Pierre-Luc Racette reprend le boulot en Slovaquie

Par Patrick Trudeau
Pierre-Luc Racette reprend le boulot en Slovaquie
Pierre-Luc Racette roule sa bosse dans les arénas du Canada

HOCKEY. Trois ans après avoir brièvement travaillé en Slovaquie, Pierre-Luc Racette retournera dans ce pays d’Europe, en juillet prochain, afin de participer au lancement d’une nouvelle équipe d’expansion à Poprad, dans la MHL B, l’équivalent du junior A au Canada.

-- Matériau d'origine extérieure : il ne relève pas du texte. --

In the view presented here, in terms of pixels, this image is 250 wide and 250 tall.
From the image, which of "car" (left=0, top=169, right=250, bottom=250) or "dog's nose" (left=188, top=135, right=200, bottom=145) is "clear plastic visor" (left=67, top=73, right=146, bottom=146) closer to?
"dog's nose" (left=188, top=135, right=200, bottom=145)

En plus d’occuper un poste de conseiller à l’entraîneur-chef, Racette veillera à l’encadrement des jeunes hockeyeurs, à titre de directeur du personnel joueurs. «C’est un beau défi qui se présente à nous, car l’objectif de la direction est de connaître suffisamment de succès pour grimper dans la MHL A (l’équivalent du junior majeur) d’ici quelques années», explique le Magogois de 30 ans.

Désireux de faire carrière au sein d’une organisation professionnelle, Pierre-Luc Racette a roulé sa bosse dans de nombreux circuits junior et semi-professionnel depuis quelques années, autant au Québec, qu’en Ontario ou dans l’Ouest américain. Il s’est notamment distingué comme entraîneur vidéo.

Au cours de la dernière saison, il a goûté aux joies d’un championnat national avec les Rhinos d’El Paso (Texas), dans la ligue junior A.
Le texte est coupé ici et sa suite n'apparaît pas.